* Begin Records shown *

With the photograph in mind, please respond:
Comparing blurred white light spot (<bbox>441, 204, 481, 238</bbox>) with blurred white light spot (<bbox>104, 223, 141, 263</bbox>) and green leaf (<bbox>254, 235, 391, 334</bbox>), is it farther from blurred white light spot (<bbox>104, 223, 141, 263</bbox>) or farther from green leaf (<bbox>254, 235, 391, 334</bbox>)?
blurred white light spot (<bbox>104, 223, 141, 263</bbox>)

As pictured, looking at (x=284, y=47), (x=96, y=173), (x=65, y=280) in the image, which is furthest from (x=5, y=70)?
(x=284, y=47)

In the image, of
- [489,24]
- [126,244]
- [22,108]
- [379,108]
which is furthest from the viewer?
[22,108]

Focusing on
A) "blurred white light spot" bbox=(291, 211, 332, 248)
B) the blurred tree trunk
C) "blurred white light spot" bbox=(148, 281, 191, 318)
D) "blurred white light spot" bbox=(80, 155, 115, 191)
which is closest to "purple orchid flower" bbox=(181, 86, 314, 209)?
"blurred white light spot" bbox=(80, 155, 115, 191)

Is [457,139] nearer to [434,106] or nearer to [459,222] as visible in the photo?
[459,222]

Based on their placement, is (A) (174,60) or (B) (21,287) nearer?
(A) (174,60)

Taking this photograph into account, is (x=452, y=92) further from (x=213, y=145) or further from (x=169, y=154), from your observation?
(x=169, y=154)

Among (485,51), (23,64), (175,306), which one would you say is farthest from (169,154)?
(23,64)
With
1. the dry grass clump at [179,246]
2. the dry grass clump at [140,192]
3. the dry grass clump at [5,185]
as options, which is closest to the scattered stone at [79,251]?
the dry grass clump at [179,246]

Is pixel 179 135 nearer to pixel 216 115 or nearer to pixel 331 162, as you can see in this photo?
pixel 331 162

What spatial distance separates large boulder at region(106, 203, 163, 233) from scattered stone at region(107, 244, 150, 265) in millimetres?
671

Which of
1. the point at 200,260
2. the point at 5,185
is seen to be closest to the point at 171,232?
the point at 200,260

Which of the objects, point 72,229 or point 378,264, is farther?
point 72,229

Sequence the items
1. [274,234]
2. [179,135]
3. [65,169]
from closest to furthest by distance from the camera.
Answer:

* End Records shown *

Render all of the data above as a Markdown table with the columns Row and Text, giving each nonblank line its own numbered row and leaving out the blank lines.

| Row | Text |
|---|---|
| 1 | With the photograph in mind, please respond: |
| 2 | Comparing blurred white light spot (<bbox>441, 204, 481, 238</bbox>) with blurred white light spot (<bbox>104, 223, 141, 263</bbox>) and green leaf (<bbox>254, 235, 391, 334</bbox>), is it farther from blurred white light spot (<bbox>104, 223, 141, 263</bbox>) or farther from green leaf (<bbox>254, 235, 391, 334</bbox>)? |
| 3 | blurred white light spot (<bbox>104, 223, 141, 263</bbox>) |
| 4 | As pictured, looking at (x=284, y=47), (x=96, y=173), (x=65, y=280) in the image, which is furthest from (x=5, y=70)? |
| 5 | (x=284, y=47) |
| 6 | In the image, of |
| 7 | - [489,24] |
| 8 | - [126,244] |
| 9 | - [22,108] |
| 10 | - [379,108] |
| 11 | which is furthest from the viewer? |
| 12 | [22,108] |
| 13 | Focusing on |
| 14 | A) "blurred white light spot" bbox=(291, 211, 332, 248) |
| 15 | B) the blurred tree trunk |
| 16 | C) "blurred white light spot" bbox=(148, 281, 191, 318) |
| 17 | D) "blurred white light spot" bbox=(80, 155, 115, 191) |
| 18 | which is closest to "purple orchid flower" bbox=(181, 86, 314, 209)? |
| 19 | "blurred white light spot" bbox=(80, 155, 115, 191) |
| 20 | Is [457,139] nearer to [434,106] or nearer to [459,222] as visible in the photo? |
| 21 | [459,222] |
| 22 | Based on their placement, is (A) (174,60) or (B) (21,287) nearer? |
| 23 | (A) (174,60) |
| 24 | Taking this photograph into account, is (x=452, y=92) further from (x=213, y=145) or further from (x=169, y=154), from your observation? |
| 25 | (x=169, y=154) |
| 26 | Among (485,51), (23,64), (175,306), which one would you say is farthest from (169,154)? |
| 27 | (23,64) |
| 28 | With |
| 29 | 1. the dry grass clump at [179,246] |
| 30 | 2. the dry grass clump at [140,192] |
| 31 | 3. the dry grass clump at [5,185] |
| 32 | as options, which is closest to the scattered stone at [79,251]? |
| 33 | the dry grass clump at [179,246] |
| 34 | Is pixel 179 135 nearer to pixel 216 115 or nearer to pixel 331 162, as you can see in this photo? |
| 35 | pixel 331 162 |
| 36 | What spatial distance separates large boulder at region(106, 203, 163, 233) from scattered stone at region(107, 244, 150, 265) in millimetres? |
| 37 | 671 |
| 38 | Which of |
| 39 | 1. the point at 200,260 |
| 40 | 2. the point at 5,185 |
| 41 | is seen to be closest to the point at 171,232? |
| 42 | the point at 200,260 |
| 43 | Which of the objects, point 72,229 or point 378,264, is farther? |
| 44 | point 72,229 |
| 45 | Sequence the items |
| 46 | 1. [274,234] |
| 47 | 2. [179,135] |
| 48 | 3. [65,169] |
| 49 | from closest to furthest by distance from the camera. |
| 50 | Answer: |